In our experience, candidates tend to expect medical coverage, paid-time-off, and some way to save for retirement… practically in that order.  It is difficult to compete for the candidates you need unless you have the medical cost for the employee covered at a high percentage, vacation and sick leave that is over 2 1/2 weeks (and actually more is becoming common), and some type of retirement plan – preferably with a match of 3% or more.
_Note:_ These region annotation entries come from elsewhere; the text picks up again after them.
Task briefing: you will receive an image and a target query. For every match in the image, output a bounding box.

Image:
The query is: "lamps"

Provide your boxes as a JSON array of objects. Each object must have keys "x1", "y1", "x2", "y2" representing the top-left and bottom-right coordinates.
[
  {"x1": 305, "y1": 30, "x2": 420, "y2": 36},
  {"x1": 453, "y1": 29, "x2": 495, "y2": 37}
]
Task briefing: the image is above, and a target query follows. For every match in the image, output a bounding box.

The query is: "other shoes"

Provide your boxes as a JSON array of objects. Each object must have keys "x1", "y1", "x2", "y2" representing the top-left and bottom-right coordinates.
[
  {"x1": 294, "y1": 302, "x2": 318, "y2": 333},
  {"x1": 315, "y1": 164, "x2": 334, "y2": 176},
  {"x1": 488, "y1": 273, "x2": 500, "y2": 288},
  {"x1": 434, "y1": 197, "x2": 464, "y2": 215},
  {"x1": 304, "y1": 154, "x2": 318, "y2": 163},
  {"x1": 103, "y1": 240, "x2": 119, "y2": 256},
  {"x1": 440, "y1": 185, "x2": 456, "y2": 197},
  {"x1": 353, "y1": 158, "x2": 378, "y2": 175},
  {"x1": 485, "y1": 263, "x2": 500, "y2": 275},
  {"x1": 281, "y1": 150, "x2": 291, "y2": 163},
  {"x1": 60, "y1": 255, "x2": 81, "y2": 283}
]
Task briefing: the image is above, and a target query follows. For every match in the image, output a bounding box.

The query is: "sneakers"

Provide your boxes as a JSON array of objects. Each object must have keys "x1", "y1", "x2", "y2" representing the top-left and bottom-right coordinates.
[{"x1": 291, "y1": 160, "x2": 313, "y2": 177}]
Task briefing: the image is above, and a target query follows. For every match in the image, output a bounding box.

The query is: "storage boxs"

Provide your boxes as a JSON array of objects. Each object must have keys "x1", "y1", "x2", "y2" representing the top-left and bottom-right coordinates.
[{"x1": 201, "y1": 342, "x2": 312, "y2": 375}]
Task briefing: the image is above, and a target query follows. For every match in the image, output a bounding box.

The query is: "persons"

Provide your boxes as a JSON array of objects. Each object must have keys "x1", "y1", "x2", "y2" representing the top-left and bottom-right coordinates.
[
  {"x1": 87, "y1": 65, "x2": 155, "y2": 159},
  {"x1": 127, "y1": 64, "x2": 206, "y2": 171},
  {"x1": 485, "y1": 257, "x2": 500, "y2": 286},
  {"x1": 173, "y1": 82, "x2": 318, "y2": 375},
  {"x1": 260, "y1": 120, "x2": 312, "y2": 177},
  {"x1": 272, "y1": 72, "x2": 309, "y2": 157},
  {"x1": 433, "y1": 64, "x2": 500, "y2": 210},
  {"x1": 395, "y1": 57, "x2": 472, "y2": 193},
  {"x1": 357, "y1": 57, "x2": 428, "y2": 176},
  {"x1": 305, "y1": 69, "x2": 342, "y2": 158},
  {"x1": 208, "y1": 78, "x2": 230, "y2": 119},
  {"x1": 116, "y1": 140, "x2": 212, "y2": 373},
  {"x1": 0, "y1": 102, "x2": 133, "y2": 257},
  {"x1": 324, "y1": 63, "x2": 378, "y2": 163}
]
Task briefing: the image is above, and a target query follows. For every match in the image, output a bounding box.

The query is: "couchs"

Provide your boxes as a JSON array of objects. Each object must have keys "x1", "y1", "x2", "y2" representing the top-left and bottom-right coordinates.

The purpose of this post is simply to make one point… if you know your benefits are lacking and it causes you to have difficulty attracting the talent you need for your company, then it’s best to do the same thing you would do with any other business problem – develop a plan to fix it.  This doesn’t mean that you will be able to offer every benefit immediately, but you can at least decide on what milestones (profitability, revenue size, etc.) you will use to determine when to improve your benefits and then slowly improve them to the point where they do their job and attract the talent you need.

While benefits are certainly not the most important item in the recruitment process, they can actually be one of the easiest items to alter to attract the right candidates.  Paid-time-off and retirement matching are relatively inexpensive areas to improve from a hard cost standpoint, particularly when compared to the cost of not getting the best person for your open position.  Not being able to hire the best person for the job tends to be much more expensive in the long run than making a small improvement in a fringe benefit.